Showcasing Large-Scale Cloud Gaming Concurrency with Polystream and AWS Game Tech

We had the pleasure of inviting AWS APN Partner Polystream’s Platform Architect, Jamie Carter, to contribute to this guest blog. Discover how Polystream achieves 3D interactivity at scale utilizing AWS services such as Amazon Elastic Compute Cloud (EC2).

The landscape of cloud gaming is advancing rapidly, with 3D interactive applications like car configurators and collaborative development tools emerging. However, there remains a challenge in delivering these experiences at scale. For instance, how can a cloud-first game accommodate a Fortnite-like surge of 10 million concurrent users when current technology limits us to just a few thousand users in the cloud?

The viability of mass-market content, particularly in cloud gaming, hinges on the ability to achieve large-scale delivery. Yet, true scalability remains elusive.
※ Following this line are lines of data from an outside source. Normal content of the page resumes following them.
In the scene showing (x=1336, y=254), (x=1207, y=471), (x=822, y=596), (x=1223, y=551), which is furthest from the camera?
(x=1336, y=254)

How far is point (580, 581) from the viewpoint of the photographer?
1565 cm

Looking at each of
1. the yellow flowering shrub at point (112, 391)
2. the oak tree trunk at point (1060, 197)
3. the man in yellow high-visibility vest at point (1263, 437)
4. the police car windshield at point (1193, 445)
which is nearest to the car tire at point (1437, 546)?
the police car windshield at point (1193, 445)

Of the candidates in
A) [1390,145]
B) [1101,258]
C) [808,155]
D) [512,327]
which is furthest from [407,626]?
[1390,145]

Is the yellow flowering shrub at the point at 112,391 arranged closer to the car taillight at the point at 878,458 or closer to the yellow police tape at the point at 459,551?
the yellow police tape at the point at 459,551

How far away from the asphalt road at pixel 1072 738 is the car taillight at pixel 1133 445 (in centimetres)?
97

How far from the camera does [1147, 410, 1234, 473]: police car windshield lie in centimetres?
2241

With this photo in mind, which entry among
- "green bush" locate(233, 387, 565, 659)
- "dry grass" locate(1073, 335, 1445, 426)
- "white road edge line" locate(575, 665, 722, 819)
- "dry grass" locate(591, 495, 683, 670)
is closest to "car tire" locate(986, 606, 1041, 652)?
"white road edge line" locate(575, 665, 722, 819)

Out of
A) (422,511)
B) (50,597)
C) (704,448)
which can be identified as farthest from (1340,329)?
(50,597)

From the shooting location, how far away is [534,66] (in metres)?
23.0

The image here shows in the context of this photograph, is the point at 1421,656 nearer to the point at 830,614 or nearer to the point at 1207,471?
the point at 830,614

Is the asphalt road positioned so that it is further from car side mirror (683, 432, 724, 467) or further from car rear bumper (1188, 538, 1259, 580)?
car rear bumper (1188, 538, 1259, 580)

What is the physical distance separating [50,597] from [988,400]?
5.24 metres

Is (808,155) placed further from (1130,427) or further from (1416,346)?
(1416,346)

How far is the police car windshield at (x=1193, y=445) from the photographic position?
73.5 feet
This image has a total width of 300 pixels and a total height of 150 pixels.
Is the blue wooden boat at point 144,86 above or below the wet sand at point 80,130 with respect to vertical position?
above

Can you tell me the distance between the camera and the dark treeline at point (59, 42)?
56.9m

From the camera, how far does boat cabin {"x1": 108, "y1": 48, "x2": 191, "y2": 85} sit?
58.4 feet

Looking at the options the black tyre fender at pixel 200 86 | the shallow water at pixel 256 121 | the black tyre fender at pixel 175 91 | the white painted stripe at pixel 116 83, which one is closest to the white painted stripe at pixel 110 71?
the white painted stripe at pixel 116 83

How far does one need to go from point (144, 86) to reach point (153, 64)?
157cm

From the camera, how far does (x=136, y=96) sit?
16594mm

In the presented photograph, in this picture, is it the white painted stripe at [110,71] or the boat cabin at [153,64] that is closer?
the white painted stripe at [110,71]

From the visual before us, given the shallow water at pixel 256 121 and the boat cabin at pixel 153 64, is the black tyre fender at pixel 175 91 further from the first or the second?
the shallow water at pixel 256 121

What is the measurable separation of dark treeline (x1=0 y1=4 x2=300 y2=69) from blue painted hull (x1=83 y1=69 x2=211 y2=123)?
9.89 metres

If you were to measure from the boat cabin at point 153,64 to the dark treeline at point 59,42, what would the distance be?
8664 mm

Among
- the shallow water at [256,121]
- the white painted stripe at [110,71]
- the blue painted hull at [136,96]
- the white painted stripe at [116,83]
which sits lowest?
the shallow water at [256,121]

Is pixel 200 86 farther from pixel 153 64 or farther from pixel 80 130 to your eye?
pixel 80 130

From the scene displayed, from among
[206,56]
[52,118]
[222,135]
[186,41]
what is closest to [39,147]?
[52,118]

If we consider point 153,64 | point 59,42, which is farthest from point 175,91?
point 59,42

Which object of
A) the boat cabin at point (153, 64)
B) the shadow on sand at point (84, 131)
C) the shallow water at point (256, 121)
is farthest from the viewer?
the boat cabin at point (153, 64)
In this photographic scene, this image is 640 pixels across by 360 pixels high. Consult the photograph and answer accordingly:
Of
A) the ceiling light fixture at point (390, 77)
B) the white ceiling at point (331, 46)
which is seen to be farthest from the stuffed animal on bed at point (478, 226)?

Traditional methods that rely on cloud-based GPUs fall short of the flexibility and elasticity that cloud solutions promise for streaming 3D interactive content. The scarcity of suitable GPUs and prohibitive costs further complicate matters. Polystream, with the backing of AWS Game Tech, is pioneering a new approach to deliver 3D interactivity at scale.

Current solutions typically depend on VMs with GPUs to stream video to each user. In contrast, Polystream’s Command Streaming technology eliminates this dependency on physical cloud hardware by implementing a software-defined architecture that transmits graphics commands instead of video. By harnessing the cloud’s computing power and connecting it to the billions of GPUs embedded in gaming consoles, smartphones, and computers, our innovative technology achieves levels of scale that were previously thought impossible.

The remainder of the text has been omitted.